(WHAT YOU NEED TO DO): Print the listing below in its entirety, character for character.

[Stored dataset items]
------------------------------------

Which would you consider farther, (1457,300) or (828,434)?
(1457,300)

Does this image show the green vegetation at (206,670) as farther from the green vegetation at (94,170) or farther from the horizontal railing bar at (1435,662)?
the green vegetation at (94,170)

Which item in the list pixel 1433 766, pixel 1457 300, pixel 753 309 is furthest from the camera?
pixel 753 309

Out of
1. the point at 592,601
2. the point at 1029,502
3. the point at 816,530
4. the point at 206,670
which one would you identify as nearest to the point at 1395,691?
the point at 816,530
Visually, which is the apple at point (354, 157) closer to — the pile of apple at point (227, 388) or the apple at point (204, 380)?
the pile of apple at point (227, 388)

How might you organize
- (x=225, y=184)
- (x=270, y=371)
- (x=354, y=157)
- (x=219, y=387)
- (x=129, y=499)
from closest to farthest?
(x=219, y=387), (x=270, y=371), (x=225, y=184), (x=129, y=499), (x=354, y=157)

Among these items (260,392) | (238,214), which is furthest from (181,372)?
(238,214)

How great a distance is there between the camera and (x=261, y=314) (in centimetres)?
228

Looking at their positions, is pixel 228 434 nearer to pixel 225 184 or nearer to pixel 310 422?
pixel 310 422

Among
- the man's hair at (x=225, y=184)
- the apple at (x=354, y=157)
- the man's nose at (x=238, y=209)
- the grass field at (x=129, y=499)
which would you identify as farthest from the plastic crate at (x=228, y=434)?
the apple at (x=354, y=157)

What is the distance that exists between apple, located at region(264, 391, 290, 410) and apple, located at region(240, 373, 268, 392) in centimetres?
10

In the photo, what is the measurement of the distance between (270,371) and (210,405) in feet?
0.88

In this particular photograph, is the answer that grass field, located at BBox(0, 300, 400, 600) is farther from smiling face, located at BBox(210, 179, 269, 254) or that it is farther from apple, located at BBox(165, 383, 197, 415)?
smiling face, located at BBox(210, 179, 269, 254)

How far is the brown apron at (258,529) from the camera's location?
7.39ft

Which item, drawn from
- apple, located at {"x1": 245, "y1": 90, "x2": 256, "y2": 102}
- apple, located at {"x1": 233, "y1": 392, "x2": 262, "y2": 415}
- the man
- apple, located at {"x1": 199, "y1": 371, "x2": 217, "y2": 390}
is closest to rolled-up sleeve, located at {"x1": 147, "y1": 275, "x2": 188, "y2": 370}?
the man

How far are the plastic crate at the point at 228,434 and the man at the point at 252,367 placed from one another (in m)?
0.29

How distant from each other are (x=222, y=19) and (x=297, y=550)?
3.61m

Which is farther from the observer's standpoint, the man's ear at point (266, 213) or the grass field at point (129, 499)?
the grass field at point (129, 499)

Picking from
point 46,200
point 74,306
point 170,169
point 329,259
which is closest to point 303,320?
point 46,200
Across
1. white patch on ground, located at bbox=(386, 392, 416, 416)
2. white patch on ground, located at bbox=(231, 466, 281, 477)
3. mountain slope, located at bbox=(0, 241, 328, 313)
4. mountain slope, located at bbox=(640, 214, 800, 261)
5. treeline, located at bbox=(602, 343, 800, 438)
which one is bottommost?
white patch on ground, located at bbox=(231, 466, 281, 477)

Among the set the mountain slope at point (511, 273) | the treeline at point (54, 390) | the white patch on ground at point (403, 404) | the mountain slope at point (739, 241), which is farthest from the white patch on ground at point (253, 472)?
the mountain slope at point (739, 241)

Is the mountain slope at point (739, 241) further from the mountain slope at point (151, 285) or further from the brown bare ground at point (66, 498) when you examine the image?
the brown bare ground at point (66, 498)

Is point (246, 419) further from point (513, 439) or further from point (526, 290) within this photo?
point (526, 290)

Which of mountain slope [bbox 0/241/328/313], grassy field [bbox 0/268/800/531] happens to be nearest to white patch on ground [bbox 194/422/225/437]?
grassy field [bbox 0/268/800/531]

------------------------------------

(RESPONSE TO THIS EXERCISE):
Which would you consider farther, (1457,300) or (828,434)?
(1457,300)

Does this image show the green vegetation at (206,670) as farther from the green vegetation at (94,170) or farther from the horizontal railing bar at (1435,662)?
the green vegetation at (94,170)

Which item in the list pixel 1433 766, pixel 1457 300, pixel 753 309 is furthest from the camera?
pixel 753 309

Out of
1. the point at 592,601
2. the point at 1029,502
3. the point at 816,530
4. the point at 206,670
which one would you identify as nearest to the point at 1395,691?
the point at 816,530
Visually, which is the apple at point (354, 157) closer to — the pile of apple at point (227, 388) or the apple at point (204, 380)?
the pile of apple at point (227, 388)

How might you organize
- (x=225, y=184)
- (x=270, y=371)
- (x=354, y=157)
- (x=219, y=387)
- (x=129, y=499)
from closest to farthest?
(x=219, y=387), (x=270, y=371), (x=225, y=184), (x=129, y=499), (x=354, y=157)

Among these items (260,392) | (238,214), which is furthest from (181,372)?
(238,214)

How great a distance is there between the camera and (x=261, y=314) (in centimetres)?
228

Looking at their positions, is pixel 228 434 nearer to pixel 225 184 or nearer to pixel 310 422?
pixel 310 422

Among
- the man's hair at (x=225, y=184)
- the apple at (x=354, y=157)
- the man's nose at (x=238, y=209)
- the grass field at (x=129, y=499)
which would you identify as farthest from the plastic crate at (x=228, y=434)?
the apple at (x=354, y=157)

What is the distance that exists between apple, located at region(264, 391, 290, 410) and apple, located at region(240, 373, 268, 392) in centimetres?
10

In the photo, what is the measurement of the distance between (270,371) and (210,405) in feet?
0.88

In this particular photograph, is the answer that grass field, located at BBox(0, 300, 400, 600) is farther from smiling face, located at BBox(210, 179, 269, 254) or that it is farther from apple, located at BBox(165, 383, 197, 415)?
smiling face, located at BBox(210, 179, 269, 254)

How far is the brown apron at (258,529) from the camera's location?
7.39ft

Which item, drawn from
- apple, located at {"x1": 245, "y1": 90, "x2": 256, "y2": 102}
- apple, located at {"x1": 233, "y1": 392, "x2": 262, "y2": 415}
- the man
- apple, located at {"x1": 199, "y1": 371, "x2": 217, "y2": 390}
is closest to rolled-up sleeve, located at {"x1": 147, "y1": 275, "x2": 188, "y2": 370}?
the man

How far are the plastic crate at the point at 228,434 and the man at the point at 252,367 placed from one another (in m)?
0.29

How distant from each other are (x=222, y=19) and (x=297, y=550)?
3.61m

Which is farther from the observer's standpoint, the man's ear at point (266, 213) or the grass field at point (129, 499)?
the grass field at point (129, 499)

Picking from
point 46,200
point 74,306
point 170,169
point 329,259
which is closest to point 303,320?
point 46,200
Across
1. white patch on ground, located at bbox=(386, 392, 416, 416)
2. white patch on ground, located at bbox=(231, 466, 281, 477)
3. mountain slope, located at bbox=(0, 241, 328, 313)
4. mountain slope, located at bbox=(640, 214, 800, 261)
5. treeline, located at bbox=(602, 343, 800, 438)
which one is bottommost?
white patch on ground, located at bbox=(231, 466, 281, 477)

Among the set the mountain slope at point (511, 273) | the treeline at point (54, 390) | the white patch on ground at point (403, 404) | the mountain slope at point (739, 241), which is farthest from the white patch on ground at point (253, 472)?
the mountain slope at point (739, 241)

Is the mountain slope at point (739, 241) further from the mountain slope at point (151, 285) or further from the brown bare ground at point (66, 498) when you examine the image?
the brown bare ground at point (66, 498)

Is point (246, 419) further from point (513, 439) or further from point (526, 290) within this photo?
point (526, 290)

Which of mountain slope [bbox 0/241/328/313], grassy field [bbox 0/268/800/531] happens to be nearest to white patch on ground [bbox 194/422/225/437]?
grassy field [bbox 0/268/800/531]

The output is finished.